The challenge for director Todd Haynes in adapting Wonderstruck to the screen was living up to the formal and narrative intricacies of Brian Selznick’s novel for young adults. The marvel of the movie is that it not only honors the book’s artistic achievement, but even expands upon it with creativity and sophistication.
First, the faithfulness (and it should be noted the Selznick himself wrote the script). From its opening dream sequence, in which a boy named Ben (Oakes Fegley) is chased by wolves, Haynes and cinematographer Edward Lachman use a combination of slow motion and blurred camera movements to evoke the impressionistic strokes of Selznick’s full-page drawings, which take up nearly half of the book (the rest is prose). Ben has been having these dreams since losing his librarian mom (Michelle Williams) in a car accident. Unsettled in his new life living with his cousins, Ben impulsively takes a bus from backwoods Minnesota to New York City, where he hopes to find the father he never knew using a series of clues he found in his mother’s things.
The secondary narrative takes place some 50 years earlier, in the New York City of the 1920s. The main character here is a girl named Rose (Millicent Simmonds), who is looking to reunite with her estranged mother, an actress (Julianne Moore). Like Ben, Rose is deaf, which Haynes evokes by staging her scenes as a black-and-white silent film—complete with a jittery camera aesthetic and a score, by Carter Burwell, that employs expressive piano chords as emotional accents. It’s a lovely choice, invested (like The Artist and the best parts of another Selznick adaptation, Hugo) with a genuine enthusiasm for the lost art form of silent cinema.
The stories of Ben and Rose begin to converge when Ben takes shelter at the American Museum of Natural History and discovers that one of the life-size animal dioramas, featuring wolves, is a recreation of the Minnesota woods where he lived. Investigating this and other tenuous connections he discovers in the museum, Ben is led to the grown-up Rose (Moore again), who holds the secrets to his family’s past.
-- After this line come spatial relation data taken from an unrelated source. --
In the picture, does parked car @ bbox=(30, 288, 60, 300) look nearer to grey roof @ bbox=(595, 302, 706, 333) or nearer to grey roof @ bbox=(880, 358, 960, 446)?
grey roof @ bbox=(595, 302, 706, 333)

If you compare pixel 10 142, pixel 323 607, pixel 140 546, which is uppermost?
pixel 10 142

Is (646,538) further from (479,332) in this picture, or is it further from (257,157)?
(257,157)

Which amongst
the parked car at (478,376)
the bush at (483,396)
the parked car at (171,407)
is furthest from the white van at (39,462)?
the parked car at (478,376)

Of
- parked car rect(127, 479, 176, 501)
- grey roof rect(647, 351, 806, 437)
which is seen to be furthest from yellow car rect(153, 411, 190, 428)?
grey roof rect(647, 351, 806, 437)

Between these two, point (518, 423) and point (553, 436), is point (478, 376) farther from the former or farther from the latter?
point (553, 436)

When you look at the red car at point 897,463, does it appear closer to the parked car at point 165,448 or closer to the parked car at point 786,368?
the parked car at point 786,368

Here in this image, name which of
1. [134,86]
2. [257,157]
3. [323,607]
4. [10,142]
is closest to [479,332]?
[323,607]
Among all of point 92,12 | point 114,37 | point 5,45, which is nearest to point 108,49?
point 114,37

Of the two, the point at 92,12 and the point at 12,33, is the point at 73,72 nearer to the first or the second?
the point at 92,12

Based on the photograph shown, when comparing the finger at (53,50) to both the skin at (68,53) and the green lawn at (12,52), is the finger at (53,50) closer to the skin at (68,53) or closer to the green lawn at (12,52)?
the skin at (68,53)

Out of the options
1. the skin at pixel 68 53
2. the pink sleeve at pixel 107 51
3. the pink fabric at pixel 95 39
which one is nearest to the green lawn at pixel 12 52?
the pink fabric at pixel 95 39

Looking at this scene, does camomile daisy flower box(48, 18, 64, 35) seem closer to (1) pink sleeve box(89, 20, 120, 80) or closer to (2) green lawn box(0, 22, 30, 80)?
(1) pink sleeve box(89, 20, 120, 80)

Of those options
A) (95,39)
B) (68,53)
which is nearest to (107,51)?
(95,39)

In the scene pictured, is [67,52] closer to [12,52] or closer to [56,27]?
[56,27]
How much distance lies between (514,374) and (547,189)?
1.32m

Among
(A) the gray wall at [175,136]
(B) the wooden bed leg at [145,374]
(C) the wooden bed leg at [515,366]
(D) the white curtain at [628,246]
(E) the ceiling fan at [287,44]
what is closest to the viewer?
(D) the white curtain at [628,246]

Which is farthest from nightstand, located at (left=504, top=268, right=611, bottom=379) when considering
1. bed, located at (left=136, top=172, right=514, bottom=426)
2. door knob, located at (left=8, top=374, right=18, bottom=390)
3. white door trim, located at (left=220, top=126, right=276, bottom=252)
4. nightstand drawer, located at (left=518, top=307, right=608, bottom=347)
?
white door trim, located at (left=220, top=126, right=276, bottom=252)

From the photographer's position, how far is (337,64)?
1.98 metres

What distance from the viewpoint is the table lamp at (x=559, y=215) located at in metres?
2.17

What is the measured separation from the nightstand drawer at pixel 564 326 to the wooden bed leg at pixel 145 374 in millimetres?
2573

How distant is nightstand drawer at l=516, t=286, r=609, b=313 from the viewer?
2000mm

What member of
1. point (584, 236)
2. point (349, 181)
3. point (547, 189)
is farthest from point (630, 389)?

Wonderstruck is an act of discovery.
Rose unveils all in a climax that feels heavy on dialogue, especially given that much of the movie—even the sections of Ben arriving in gritty 1970s NYC—are completely dialogue-free. Yet here is where Haynes unveils the movie’s masterstroke, something as creative as Selznick’s novel, yet completely its own aesthetic. As Moore speaks, we see what she describes being enacted by miniature, cut-paper figures; atop the figures are the actors’ faces, framed like portraits. Part stop-motion, part arts-and-crafts whimsy, the technique is just right for a movie that is all about using little fragments of narrative to patch together a grander story.
In this, Wonderstruck also distinguishes itself as one of Haynes’ most experimental films—which is saying something. From Superstar: The Karen Carpenter Story, a short that also employed dolls and miniatures; to Far From Heaven, his spitting-image homage to the melodramas of Douglas Sirk; to I’m Not There, which used multiple actors to play the one and only Bob Dylan, Haynes is at his best when expanding the formal boundaries of the movies. Wonderstruck is similarly an act of discovery—of a museum, of a city, of one’s own past, and of what children’s cinema can do in the hands of a master filmmaker.